* **Brano**:
##########

Sotto molti aspetti le elezioni primarie del 1996 somigliarono a quelle del 1984: un presidente in carica correva senza concorrenti del suo partito nelle primarie e poteva quindi indirizzare tutti i finanziamenti prima a rafforzare la sua posizione e poi ad indebolire quella del candidato dell'altro partito. Questo costituisce un vantaggio importantissimo per il candidato in carica, che può spendere 37 milioni di dollari in più per ciò che è sostanzialmente pubblicità per le elezioni politiche. Le pubblicità di Clinton contro Dole alla fine delle primarie e prima delle convention erano considerate molto efficaci e Dole non aveva le risorse per rispondere adeguatamente.
Egli dovette, al contrario, spendere molto nella campagna per le primarie
per distinguersi da una schiera di concorrenti che comprendeva l'opinionista
conservatore Patrick Buchanan, che raccolse miliardi contattando per posta
gli elettori, e l'uomo d'affari Steve Forbes, che spese 37 milioni di
dollari del suo patrimonio personale. Alla fine delle primarie Dole aveva
raggiunto il limite previsto dalla legge e la sua campagna fu seriamente
ostacolata fino alla convention del Partito repubblicano. Quest'ultimo
spese circa 20 milioni di dollari in pubblicità indiretta che contribuì alla
campagna di Dole (Colorado, 1997) e utilizzò contributi indiretti per
permettergli di viaggiare e contattare potenziali elettori repubblicani. I
democratici accusarono Dole di aver controllato queste spese, proprio come
Clinton poteva aver fatto con quelle del Partito democratico. Nel complesso,
tuttavia, in quel periodo Clinton fu chiaramente avvantaggiato dal punto di
vista finanziario.
Durante l'estate e durante la campagna elettorale, entrambi i partiti cercarono spasmodicamente ulteriori contributi indiretti. Quando il Partito repubblicano iniziò a intordurre più contributi indiretti, i democratici allentarono la normale sorveglianza, una mossa che inevitabilmente causò irregolarità nella raccolta dei fondi che costrinse il partito a restituire circa tre milioni di dollari, per lo più contributi raccolti da alcuni propagandisti (Balz, 1997). Dopo l'elezione in tutto il paese i giornali iniziarono a pubblicare storie di irregolarità nella raccolta fondi per la campagna di Clinton. Il Senato tenne delle udienze, dove furono chiamati a testimoniare coloro che avevano donato contributi indiretti più ingenti, rivelando l'altra faccia della raccolta presidenziale di contributi indiretti.
La raccolta dei finanziamenti nella campagna del 1996:
il sistema collassa
Fino al 1996 il sistema di finanziamento delle campagne elettorali (sia di
quelle presidenziali che di quelle per il Congresso) procedeva zoppicando.

##########

* **Dati grezzi**:
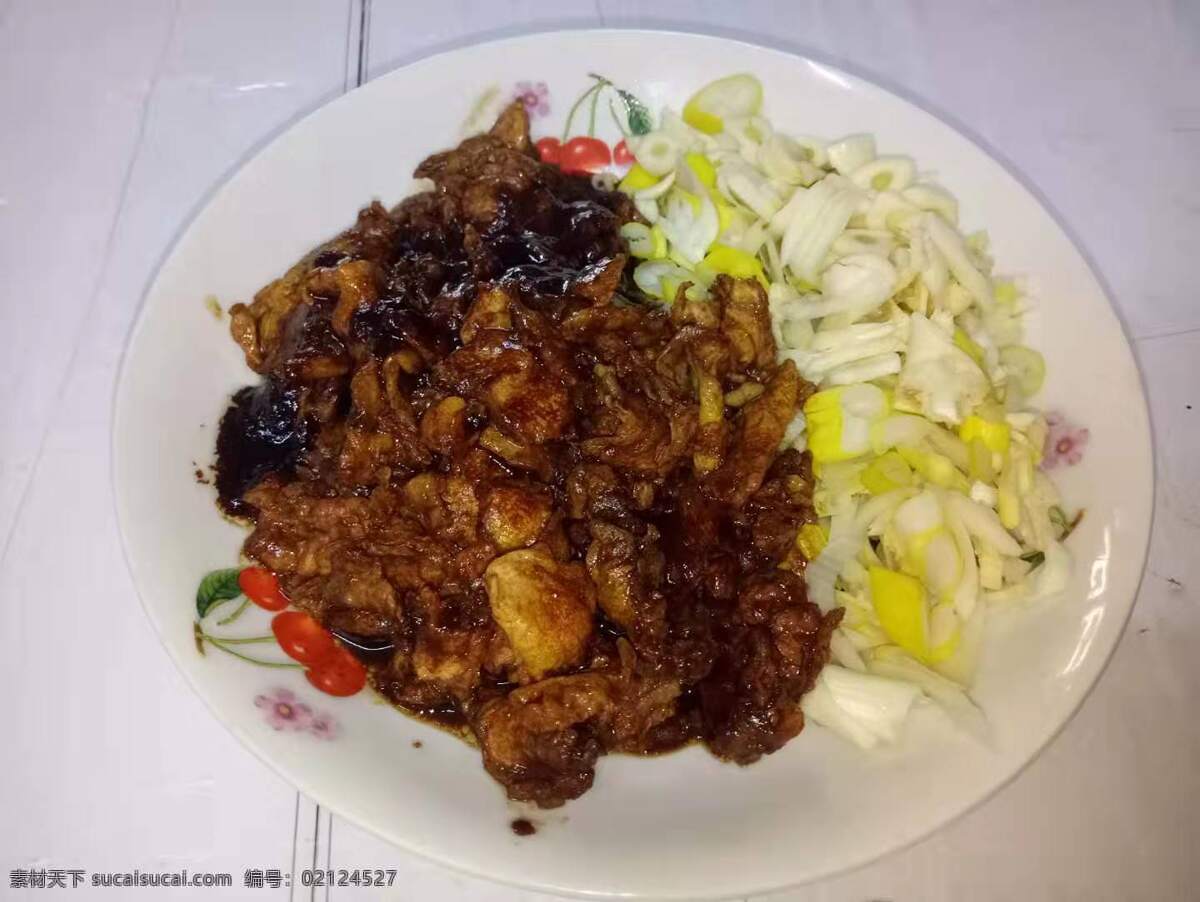 大酱鸡蛋 大酱 鸡蛋 素菜 辽菜 餐饮美食 传统美食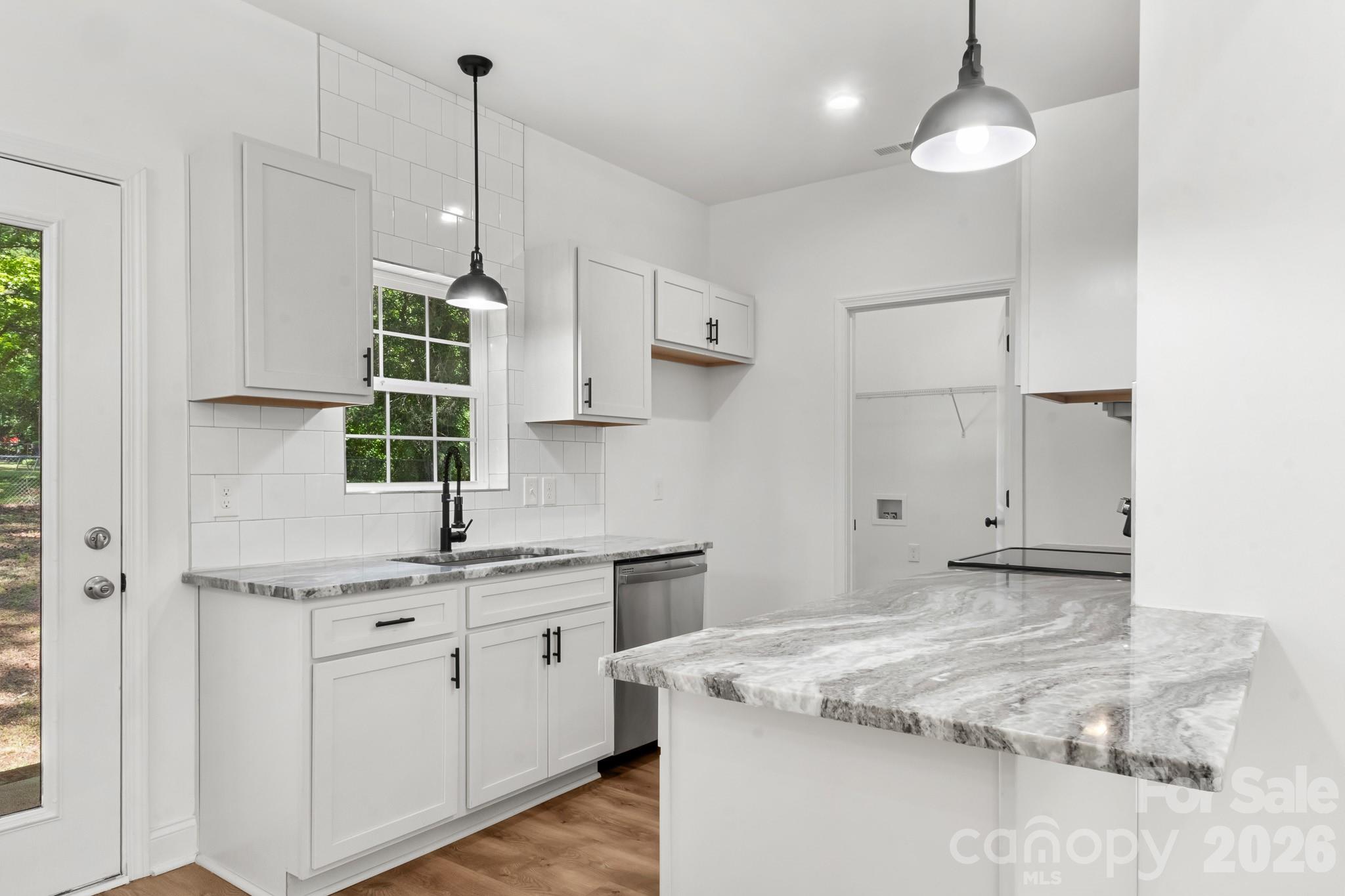 Eastwood - Residential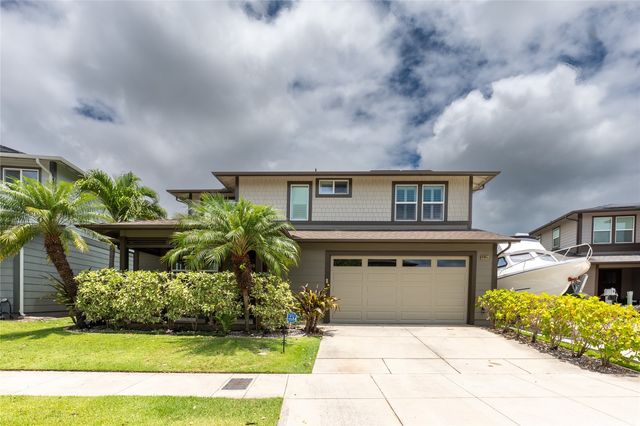 91-1055 Hinakea Street, Ewa Beach, HI 96706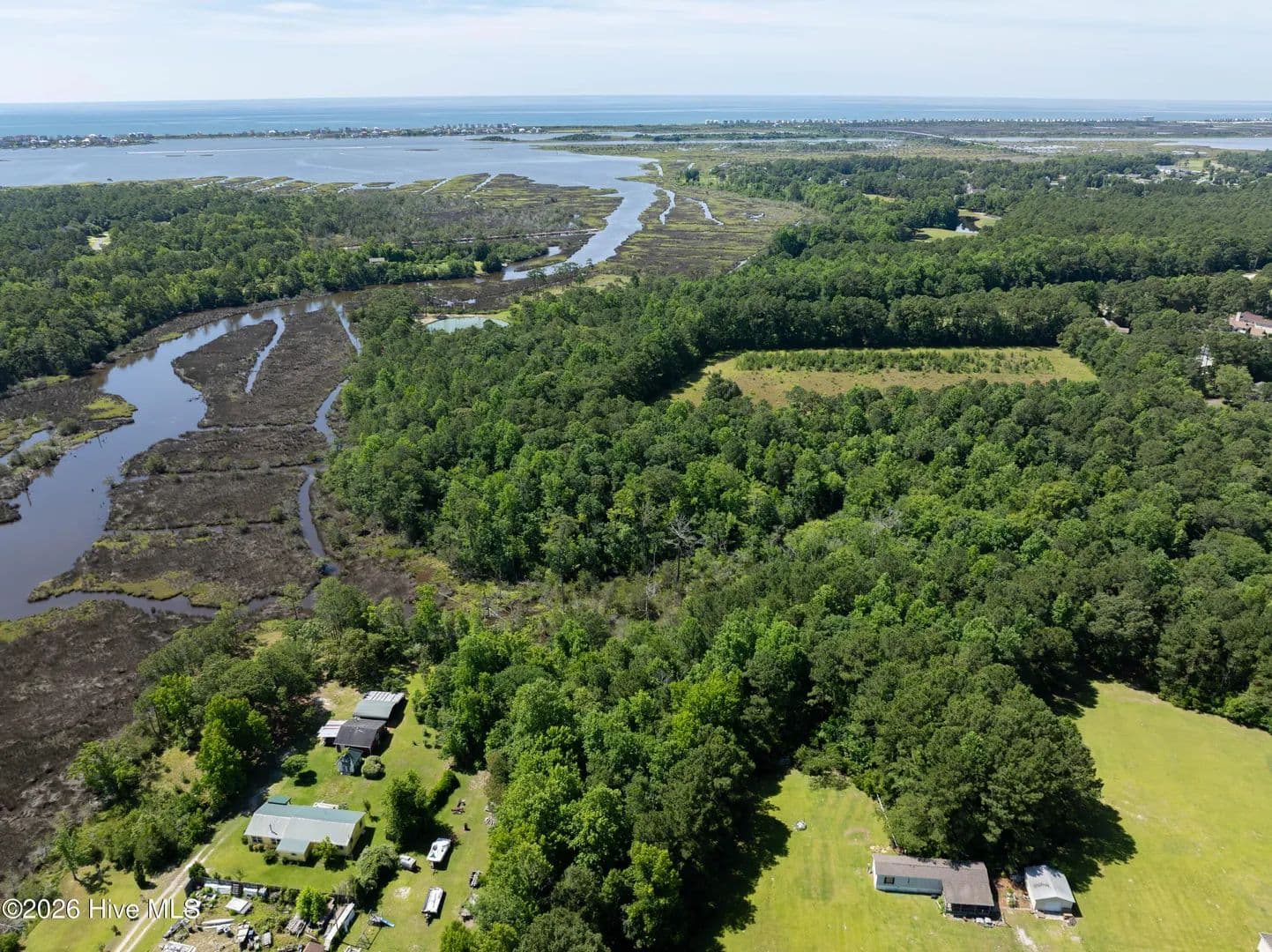 Lots & Land-Other in Sneads Ferry - Sneads Ferry, North Carolina, 28460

##########

* **Consegna 1**: Trascrivi fedelmente il passo del brano che va da "La raccolta dei finanziamenti" a "Congresso) procedeva zoppicando.".
* **Consegna 2**: Riassumi il brano sul finanziamento della campagna del 1996 in due frasi.
* **Consegna 3**: Secondo il brano, quanto spese Steve Forbes del proprio patrimonio personale?
Il materiale non ha alcun ruolo in questo esercizio.

* **Soluzione 1**:
La raccolta dei finanziamenti nella campagna del 1996:
il sistema collassa
Fino al 1996 il sistema di finanziamento delle campagne elettorali (sia di
quelle presidenziali che di quelle per il Congresso) procedeva zoppicando.

* **Soluzione 2**: Nelle primarie del 1996 Clinton, senza concorrenti nel suo partito, poté indirizzare i fondi contro Dole, mentre Dole dovette spendere molto per distinguersi dai rivali e raggiunse il limite previsto dalla legge. In seguito entrambi i partiti cercarono contributi indiretti: le irregolarità nella raccolta dei democratici costrinsero il partito a restituire circa tre milioni di dollari, e il Senato tenne delle udienze con i maggiori donatori.

* **Soluzione 3**: 37 milioni di dollari.